Boudiccea – Backlash
 

     Loud music crashed out of the boys apartment.  Boudiccea moved slowly down the hall from the elevator.  Her ankles were swollen and she was miserable and hot.  Spring had come early to New York, and even though it was only mid May, temperatures were already in the high eighties.  She set the bag of soda and chips down and pounded on the door.
     After a second knock, the peephole darkened.  Then the door opened quickly, and TJ grabbed the bags and held out an arm to her as well.
     “Why didn't you use the phone in the lobby?”  He chided.  “One of us could have come down and helped you.”
     She snorted under her breath.
     “I'm only pregnant, for Gaia's sake, I'm not a cripple.” She said tersely.

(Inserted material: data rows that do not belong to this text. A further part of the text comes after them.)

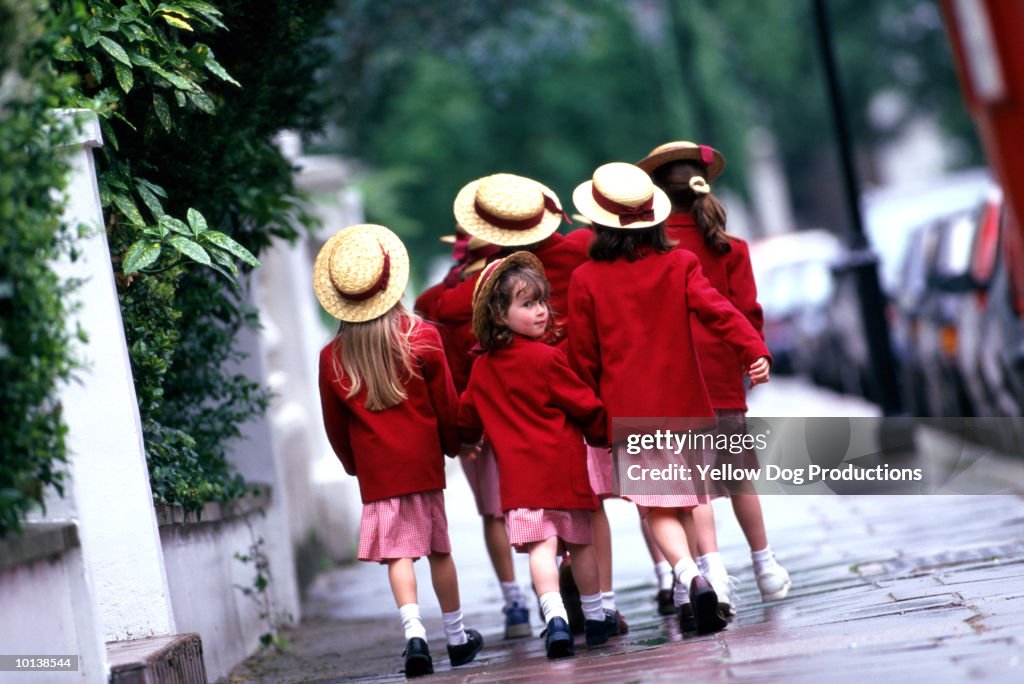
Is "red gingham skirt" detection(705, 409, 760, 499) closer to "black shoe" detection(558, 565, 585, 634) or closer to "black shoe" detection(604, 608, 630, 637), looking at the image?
"black shoe" detection(604, 608, 630, 637)

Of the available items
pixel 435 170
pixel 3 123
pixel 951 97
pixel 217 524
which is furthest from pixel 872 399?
pixel 951 97

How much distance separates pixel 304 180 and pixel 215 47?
7.73m

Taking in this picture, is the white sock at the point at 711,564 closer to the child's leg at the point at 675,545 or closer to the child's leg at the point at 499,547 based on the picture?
the child's leg at the point at 675,545

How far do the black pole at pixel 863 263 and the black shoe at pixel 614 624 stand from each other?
6.26 metres

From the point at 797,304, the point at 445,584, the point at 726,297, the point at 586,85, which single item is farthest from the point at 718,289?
the point at 586,85

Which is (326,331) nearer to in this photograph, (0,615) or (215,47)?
(215,47)

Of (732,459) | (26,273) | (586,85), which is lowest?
(732,459)

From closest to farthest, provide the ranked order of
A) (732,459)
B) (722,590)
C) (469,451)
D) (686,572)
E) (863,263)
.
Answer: (686,572), (722,590), (732,459), (469,451), (863,263)

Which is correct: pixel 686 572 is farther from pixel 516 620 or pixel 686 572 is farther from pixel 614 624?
pixel 516 620

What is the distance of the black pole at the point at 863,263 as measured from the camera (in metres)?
12.9

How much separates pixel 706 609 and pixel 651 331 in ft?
3.61

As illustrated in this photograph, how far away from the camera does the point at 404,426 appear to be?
672 cm

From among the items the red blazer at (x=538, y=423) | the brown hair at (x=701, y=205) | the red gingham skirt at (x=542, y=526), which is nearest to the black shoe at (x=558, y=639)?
the red gingham skirt at (x=542, y=526)

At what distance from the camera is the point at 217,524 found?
7.59m
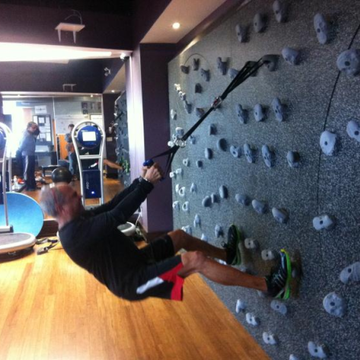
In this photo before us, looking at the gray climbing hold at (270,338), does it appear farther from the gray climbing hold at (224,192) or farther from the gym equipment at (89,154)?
the gym equipment at (89,154)

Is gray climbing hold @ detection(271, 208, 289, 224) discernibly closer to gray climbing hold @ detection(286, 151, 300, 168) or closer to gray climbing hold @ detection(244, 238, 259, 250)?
gray climbing hold @ detection(286, 151, 300, 168)

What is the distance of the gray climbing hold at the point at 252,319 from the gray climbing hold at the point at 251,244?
1.60ft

     TJ carried the bags into the kitchen while Boudiccea turned toward the small living room.  The boys had decided that today would be a great day for a party of some sorts, and so all of the city's Garou and most of the outliers as well were here, all pressed into the small three bedroom apartment.
     And as she waddled through the door, her sister dropped her eyes.

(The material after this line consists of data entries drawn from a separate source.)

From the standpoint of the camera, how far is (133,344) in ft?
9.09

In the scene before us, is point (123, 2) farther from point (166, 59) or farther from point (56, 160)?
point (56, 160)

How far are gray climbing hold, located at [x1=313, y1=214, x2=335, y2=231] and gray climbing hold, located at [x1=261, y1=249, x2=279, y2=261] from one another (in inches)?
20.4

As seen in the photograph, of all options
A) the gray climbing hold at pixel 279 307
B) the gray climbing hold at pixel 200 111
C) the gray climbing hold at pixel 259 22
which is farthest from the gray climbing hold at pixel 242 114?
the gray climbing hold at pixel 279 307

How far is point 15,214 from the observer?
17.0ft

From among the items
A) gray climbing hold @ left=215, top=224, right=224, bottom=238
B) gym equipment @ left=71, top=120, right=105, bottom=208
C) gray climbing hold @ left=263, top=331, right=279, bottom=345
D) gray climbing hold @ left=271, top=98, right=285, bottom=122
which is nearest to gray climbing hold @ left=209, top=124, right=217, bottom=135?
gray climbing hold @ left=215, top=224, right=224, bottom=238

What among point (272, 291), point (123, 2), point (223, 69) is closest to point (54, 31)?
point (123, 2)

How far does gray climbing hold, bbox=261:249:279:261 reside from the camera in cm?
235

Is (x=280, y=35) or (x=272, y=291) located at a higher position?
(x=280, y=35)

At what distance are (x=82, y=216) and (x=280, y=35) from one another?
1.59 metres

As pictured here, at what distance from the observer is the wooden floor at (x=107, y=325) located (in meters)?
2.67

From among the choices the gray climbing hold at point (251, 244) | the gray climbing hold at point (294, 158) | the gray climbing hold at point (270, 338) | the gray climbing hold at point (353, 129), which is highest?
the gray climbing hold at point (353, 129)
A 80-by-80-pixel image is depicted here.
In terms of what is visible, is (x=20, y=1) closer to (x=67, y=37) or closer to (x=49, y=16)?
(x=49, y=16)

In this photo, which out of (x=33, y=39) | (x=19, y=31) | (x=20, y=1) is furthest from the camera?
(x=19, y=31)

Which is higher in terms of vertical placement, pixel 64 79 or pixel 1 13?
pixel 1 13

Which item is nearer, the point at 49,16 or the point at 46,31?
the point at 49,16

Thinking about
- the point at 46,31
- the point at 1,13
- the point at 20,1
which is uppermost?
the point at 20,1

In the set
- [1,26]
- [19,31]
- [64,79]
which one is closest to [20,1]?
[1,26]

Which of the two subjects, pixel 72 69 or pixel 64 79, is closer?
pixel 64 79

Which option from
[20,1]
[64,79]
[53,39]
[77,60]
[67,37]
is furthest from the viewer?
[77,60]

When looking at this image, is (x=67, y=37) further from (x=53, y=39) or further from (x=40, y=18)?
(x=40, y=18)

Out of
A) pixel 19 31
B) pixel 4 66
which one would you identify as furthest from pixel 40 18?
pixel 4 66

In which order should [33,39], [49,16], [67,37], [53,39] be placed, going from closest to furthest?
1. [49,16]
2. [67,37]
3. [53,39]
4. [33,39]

      I wish just once you'd talk to me, Boudiccea thought, and then turned her head as well.  Sappho would leave the room in a minute, and then they'd both be able to stop pretending.
     Tor and the rest of his band was there, listening to one of their CD’s playing loudly on the boys state-of-the-art stereo system.  Bruce noticed his mother standing in the doorway and quickly turned down the sound.  Tor stood and offered her the seat he'd been sitting in.
     Sappho, as usual, quietly left the room.
     Boudiccea accepted the chair gratefully.  Her legs were throbbing from the walk up the stairs.  She couldn't stand the small, cage-like elevator, and therefore never used it.
     “How are you feeling, mom?”  Bruce asked.  He was only back home this morning from the big Pentex U.K. plant, where heed been working support systems for the past month.  It was good to see him again.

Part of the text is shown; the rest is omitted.